Dear Neil: I am interested in your views of people staying in contact with their ex’s while in a new relationship. I have been dating a man for 5 months, and he believes it is fine to stay in contact and visit occasionally with his ex-partners. He says they are now “friends.”
I feel that once people have had an intimate/sexual relationship with each other, there will always be that “special” connection, and it has no place in a new relationship. I do not consider myself a jealous person, but I feel hurt and insecure knowing that he would like to spend time with someone he was obviously attracted to before. Am I wrong?
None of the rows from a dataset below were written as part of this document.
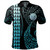 Pohnpei State Polo Shirt Kakau Style Ver.1 Turquoise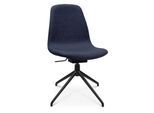 Konferenzsessel Topstar Sitness Life 1.1, dreh-/sitzhöhenverstellbar, ohne Armlehnen, B 460 x T 390 x H 450-480 mm, 4-Fußgestell, Alu schwarz-matt & Stoff, d.blau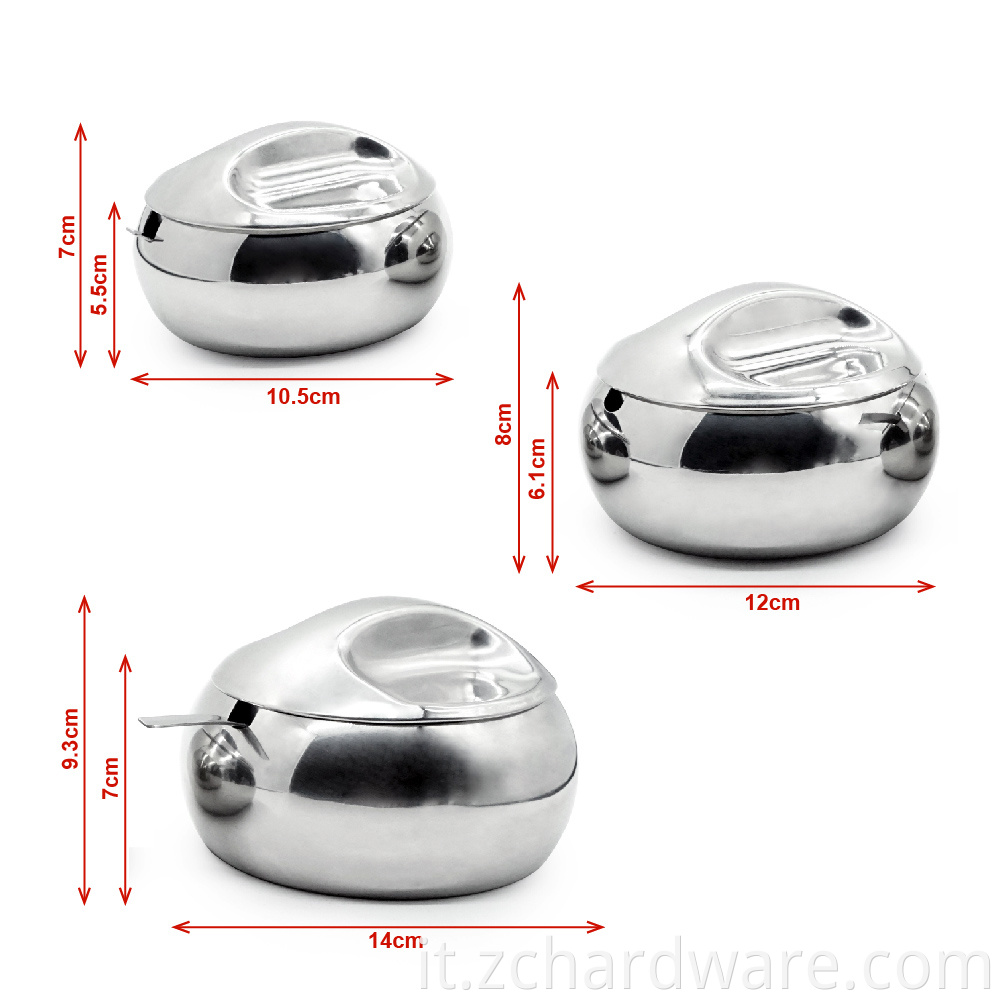 Stainless Steel Sugar Bowls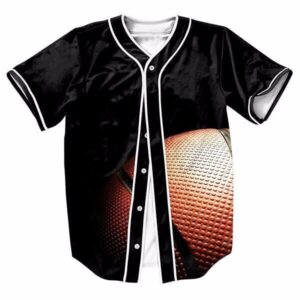 Black-Baseball- shirt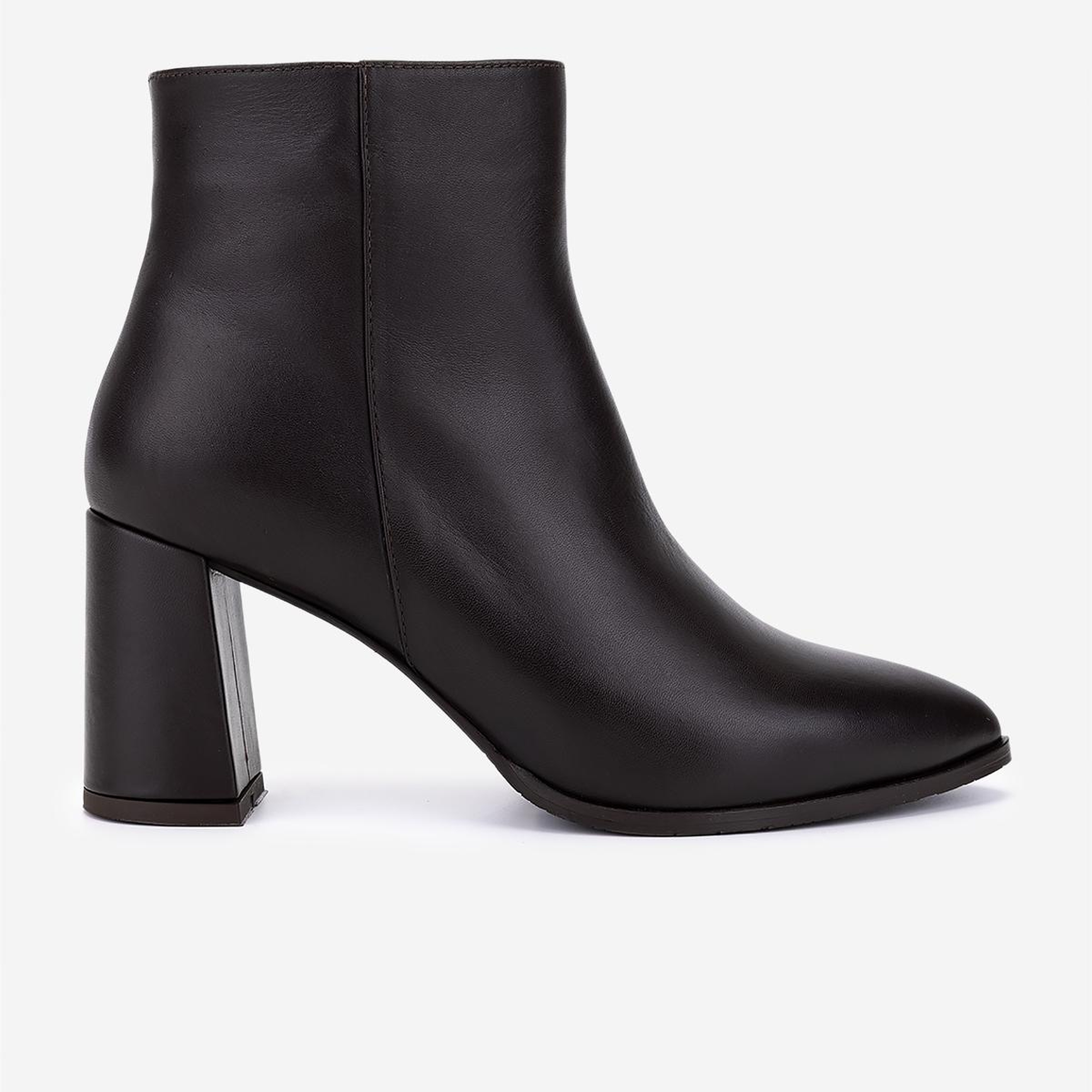 Valmenti Kadın Hakiki Deri Kahverengi Topuklu Bot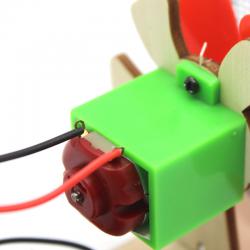 [星之河畔]小小吸尘器儿童DIY木制手工拼装模型玩具steam教具创意科技小制作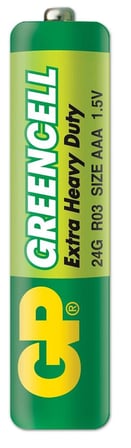 GP Greencel R03 AAA Boy İnce Çinko Kalem Pil 4'lü Paket GP24G-U4 (KDO)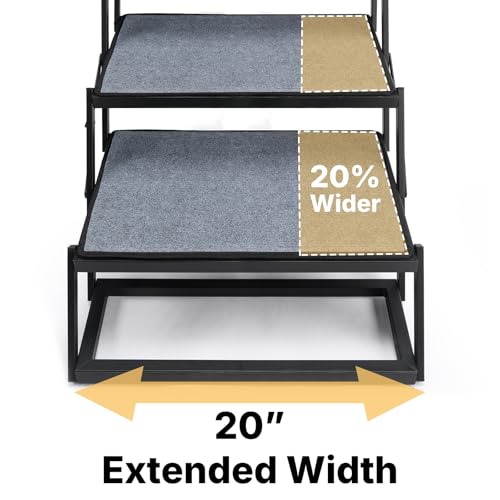 Foldable Dog Steps for Car Truck (Extra Wide 20"W)
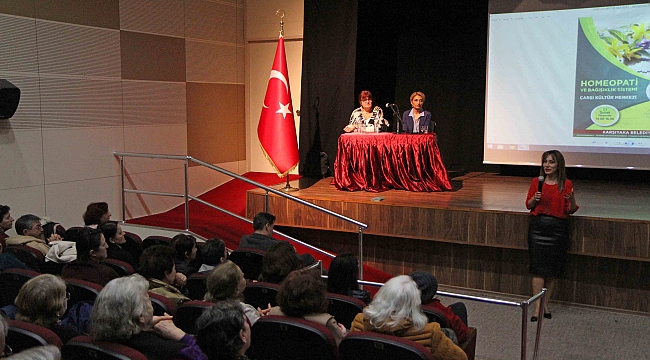 Karşıyakalılara ‘homeopati’ semineri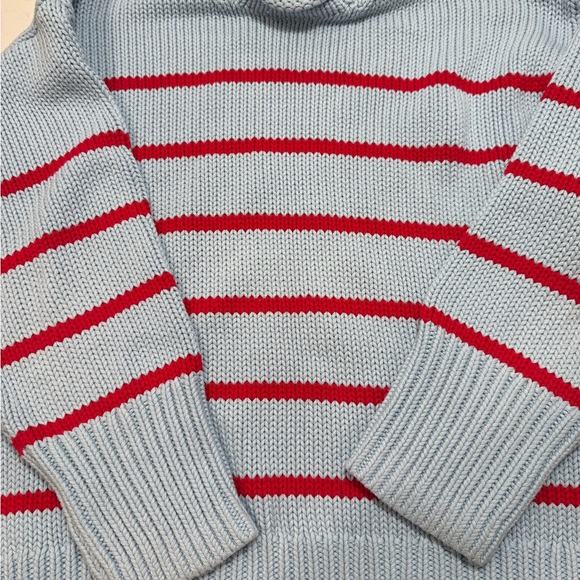 La Ligne Light Blue Knit Sweater - Picture 2 of 4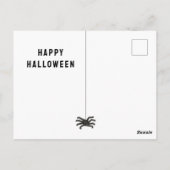 Funny Halloween Briefkaart (Achterkant)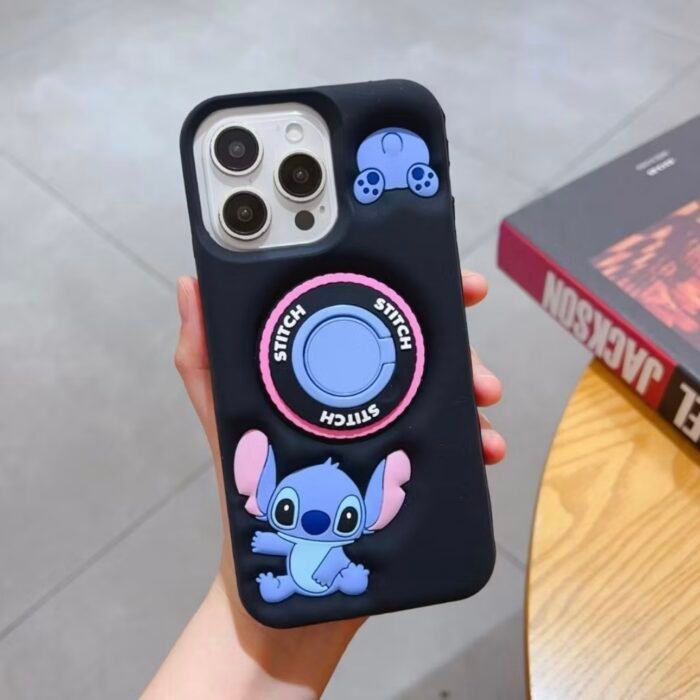 Capa Personagem Silicone Emborrachado com Pop Anel Colorido - Imagem 9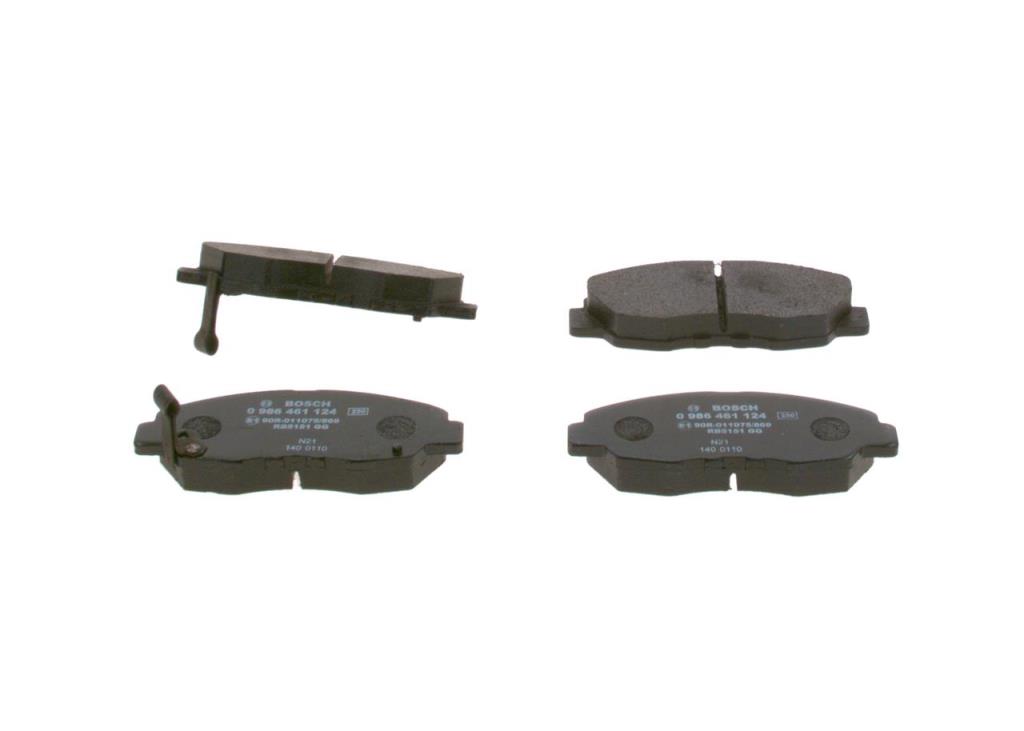 Jeu de 4 plaquettes de frein BOSCH ref. 0 986 461 124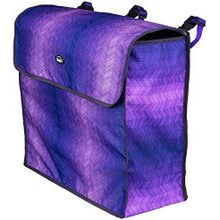 Blanket Storage Bag (Purple Chevron)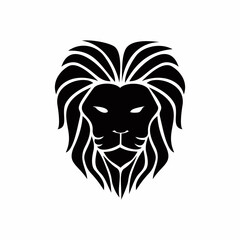 lion head logo template. predator animal sign and symbol.
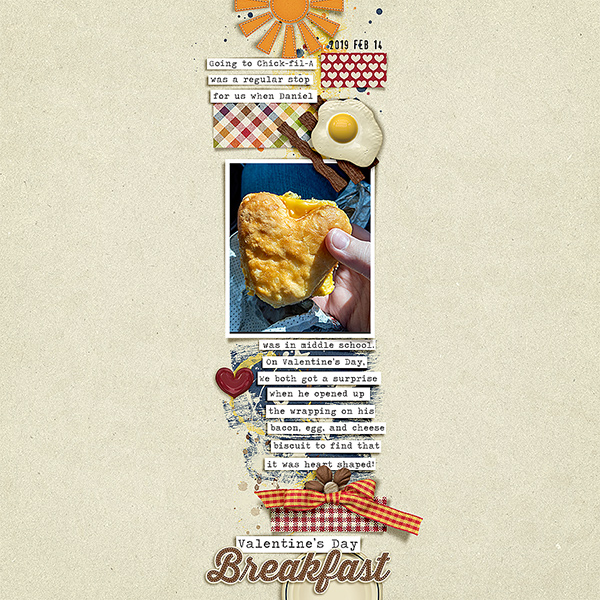 Valentine's Day Breakfast [MOC8 January 4: Simple Template]
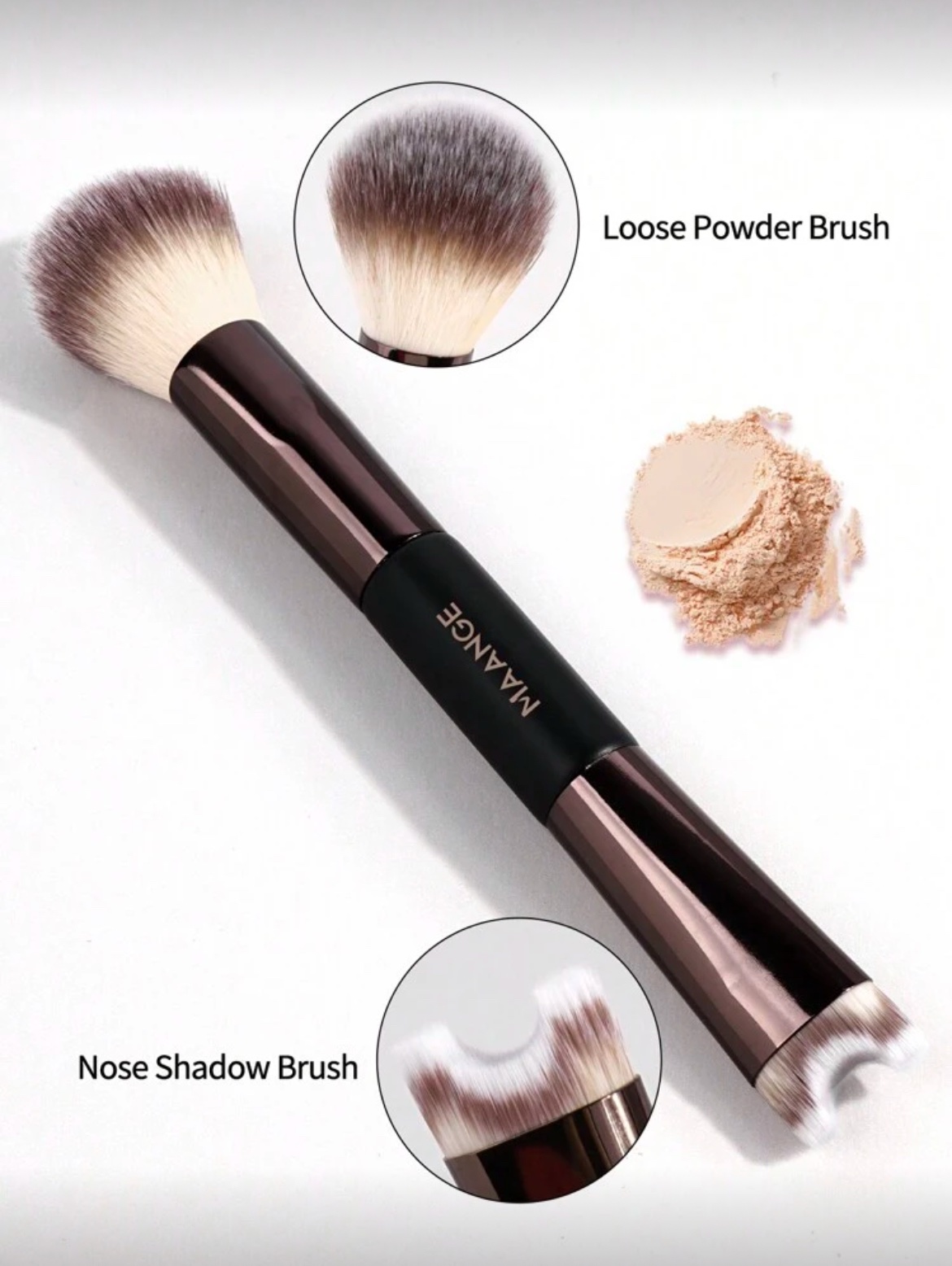 MAANGE Pro Single Double-End Makeup Brush MAANGE Pro Single Double-End Makeup Brush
Feeling Insecure in New Zealand
Dear Insecure: There is nothing wrong with staying in contact with an ex-partner/spouse/lover. Some people are lucky enough to remain friends with someone who they were once emotionally and sexually involved with, but who now are counted as non-romantic friends that they share a past with. Keeping such friends can ground us, because they remind us of who we once were, and ex-partner’s of ours may have some keen insights into our personalities, abilities, tendencies and temperament.
But threatening a current relationship is not wise if the goal is to explore a possible future together. A relationship cannot stabilize if it is always feeling insecure, and it will never get to feeling “normal” if you can’t trust that he will give up other romantic possibilities in order to keep you. And that’s what it sounds like you are fearful of—that he will keep all his romantic/sexual options open, and therefore will not commit to you.
So although it is not wrong to stay in contact with previous lovers, it can also threaten a new relationship. On the one hand, your boyfriend may not want to lose contact with ex-lovers he still feels a connection with. But on the other hand, you don’t feel safe and secure with him, knowing that he is maintaining these previous relationships. Such a dilemma, if not resolved, could easily turn into a trust issue that could sabotage trust and goodwill in your relationship.
I could see you asking him to take a break from his ex-lovers while the two of you are exploring a possible deeper relationship with each other. For arguments sake, let’s say you ask him to discontinue those other relationships for a year. At the end of that year, assuming the two of you are more stable, perhaps he could invite his ex’s and you to all get together so that you could meet each other. The goal would be to give your new relationship some time to gain stability and security before his ex’s are put in the mix.
It is not unreasonable for you to ask for what you need in order to feel safe and secure, and the man who refuses such a request might be saying that he doesn’t foresee a future with you, or that he feels more connected with his ex’s than he does with you. It is also reasonable for him to want to keep long-standing friends even though he has entered a relationship with you.
It speaks volumes about how attached and committed we are when we are willing to make important to us what is important to our partners. Perhaps both of you can do so for each other. He could assist your relationship in stabilizing and feeling secure and committed, and you could then allow him his old “friends.”